With dynamic Site-to-Site IPSec VPN, you can initiate the traffic ONLY from dynamic site. Therefore, you need to generate traffic from ASA2 to bring up the tunnel.
If it still does not work, run the packet-tracer command (using CLI) on ASA2 as below and update your question with the output. I will check and update my answer accordingly:
packet-tracer input inside tcp 192.168.2.100 56789 192.168.0.100 443
Updated answer:
The output of packet-tracer told us that ASA2 did not know where to route/forward the traffic to ASA1 inside network (192.168.0.100 in 192.168.0.0/24) because it does not have anything in its routing table.
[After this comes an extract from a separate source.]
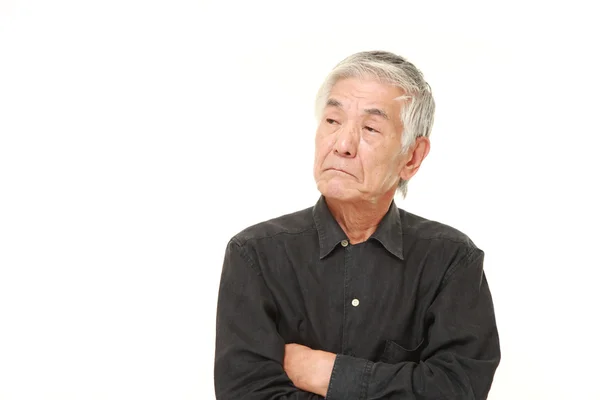 Senior Japanese man worries about something — Stock Photo, Image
Please add the followings for testing purposes in this particular setup/lab, then try packet-tracer (and ping) again few times:
route outside 0.0.0.0 0.0.0.0 10.0.0.1
route outside 0.0.0.0 0.0.0.0 10.0.0.2
In this setup/lab, ASA2 is not an actual dynamic peer as you have static IP address configured on outside interface. therefore, you need a static default route on ASA2, and the same on ASA1.
In the real world/scenario, when ASA2 is a dynamic peer (dynamic IP address on outside interface), ASA2 will/should have its own default route thanks to the command
ip address dhcp setroute
orip address pppoe setroute
.I hope it is helpful and you can solve the issue.